SENECA FALLS — The first CEO of the National Women’s Hall of Fame has resigned, but the project she was charged with overseeing is continuing to make progress and gain financial support.

In the same press release, the Hall’s Board of Directors last week announced that Jill Tietjen has resigned as chief executive officer and the Hall of Fame is being awarded $750,000 in state grants for converting the former Seneca Knitting Mill into the Center for Great Women.

Board President Jeanne Giovannini of Seneca Falls said Tietjen plans to return to her full-time business and career in Colorado.

“The board is grateful to Jill for her vision, dedication and accomplishments in contributing to the Hall’s progress to date and looks forward to her continued support,’’ Giovannini said.

She said the board and volunteers will guide the Hall.

Tietjen said in an e-mail that her employment as CEO was terminated by mutual agreement on Nov. 4.

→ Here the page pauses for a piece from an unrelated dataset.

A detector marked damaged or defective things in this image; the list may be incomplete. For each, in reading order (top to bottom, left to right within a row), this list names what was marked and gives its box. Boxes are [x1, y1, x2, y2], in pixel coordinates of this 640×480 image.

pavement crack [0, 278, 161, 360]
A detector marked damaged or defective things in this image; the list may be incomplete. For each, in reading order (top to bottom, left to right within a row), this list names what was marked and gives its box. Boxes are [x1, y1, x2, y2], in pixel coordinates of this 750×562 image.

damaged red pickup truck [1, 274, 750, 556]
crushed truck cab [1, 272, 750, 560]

“I am very proud of what the Hall has been able to accomplish in 2015 and look forward to seeing it move into the Center for Great Women in late 2016,’’ she added.

Tietjen was named the Hall’s first CEO in January 2015. She had been board president at the time and a board member since 2009.

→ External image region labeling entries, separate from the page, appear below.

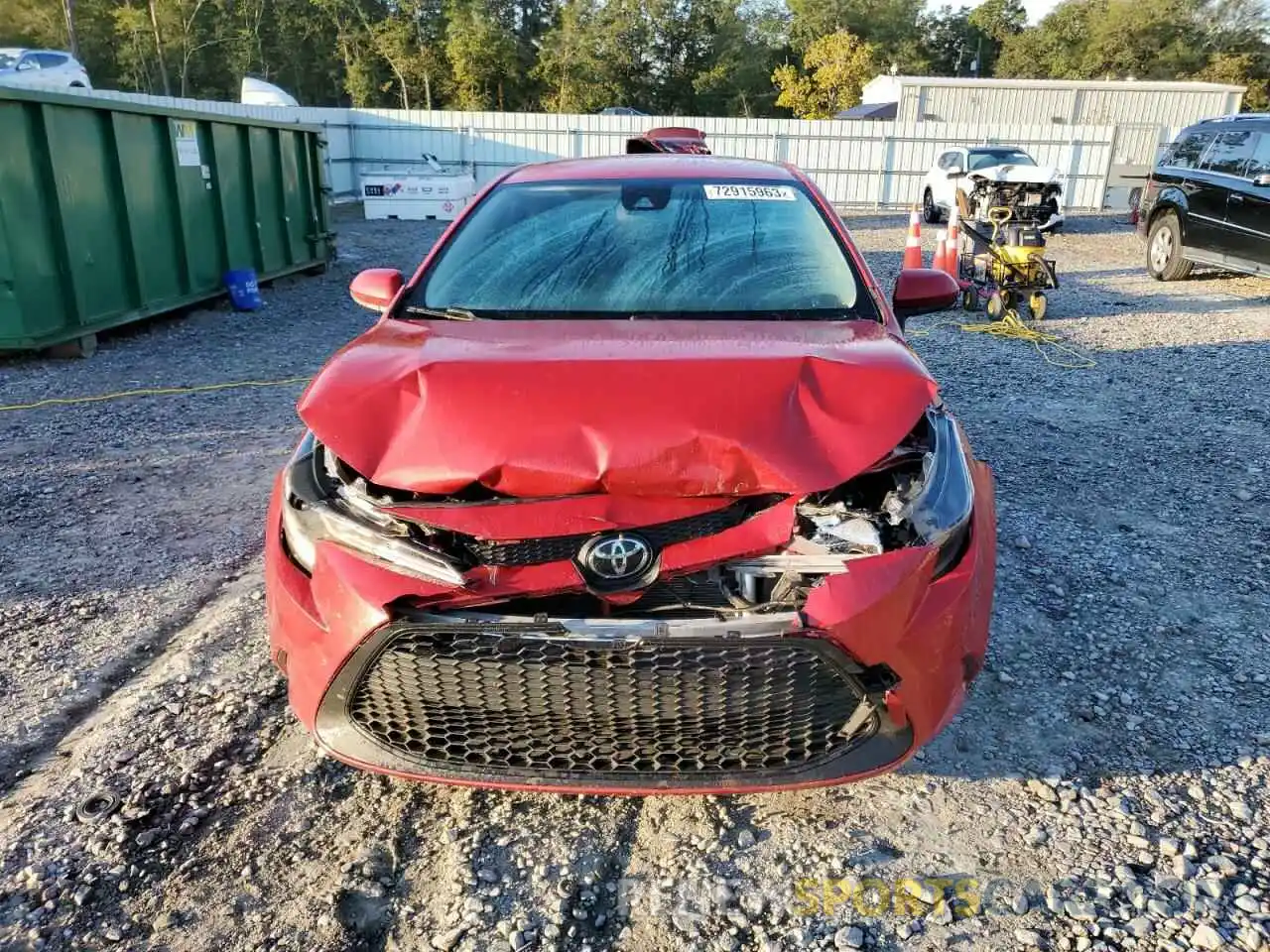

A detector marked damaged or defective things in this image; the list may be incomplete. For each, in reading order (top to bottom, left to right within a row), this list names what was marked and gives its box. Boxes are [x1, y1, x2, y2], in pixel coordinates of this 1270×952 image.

damaged vehicle [921, 146, 1064, 233]
crumpled hood [972, 164, 1064, 186]
shattered headlight [278, 432, 466, 587]
crumpled hood [296, 319, 933, 498]
damaged red toyota corolla [262, 157, 996, 797]
damaged vehicle [268, 155, 996, 797]
shattered headlight [897, 405, 976, 575]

An electrical engineer by profession, she co-authored the best-selling and award-winning book “Her Story: A Timeline of the Women Who Changed America.’’ She also blogs for The Huffington Post, speaks nationally on the contribution of women and serves on the boards of Georgia Transmission Corp. and Colorado-based Merrick & Co.

The state grants awarded to the Hall in December include:

• $500,000 from the state Office of Parks, Recreation and Historical Preservation’s Heritage Areas System Program.

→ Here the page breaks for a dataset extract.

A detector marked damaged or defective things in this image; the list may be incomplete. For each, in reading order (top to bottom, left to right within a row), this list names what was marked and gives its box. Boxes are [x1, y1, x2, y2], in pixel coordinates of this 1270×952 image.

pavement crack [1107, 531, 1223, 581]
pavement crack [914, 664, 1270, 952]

The program awards grants to projects that will acquire, preserve, rehabilitate or restore land, water or structures identified in designated Heritage Areas.

The money will go toward the continued adoptive rehabilitation and reuse of the historic knitting mill on the Cayuga-Seneca Canal into 4,200 square feet of habitable space.

• $250,000 from the Empire State Development’s MarketNY Program. That grant is awarded to projects that would strengthen and encourage tourism growth in the region.

The money will be used to help pay for selective demolition, construction, interior build-out and site work on the first floor of the knitting mill.

“We are extremely grateful for this important support and recognition by the state that the Hall is not only rehabilitating the historic Seneca Knitting Mill, but the Center for Great Women will have economic impact by creating jobs and attracting tourists on a state, national and international scale,’’ said Giovannini.

She praised the efforts of town, county and the Hall board and staff in collaborating on the funding application.

“These are financial resources that are not easily obtained. It is truly a commendable achievement on behalf of the Hall, the county and the region,’’ Giovannini said.

The Hall, established here in 1969, is now located at 76 Fall St. It has outgrown that space with the induction of 266 American women.

The Hall is in the final stage of state approval to proceed with the next steps of capital improvements to the historic knitting mill building, including winterization and window replacement. Plans are to move the Center for Great Women into the first floor of the old mill by the end of the year.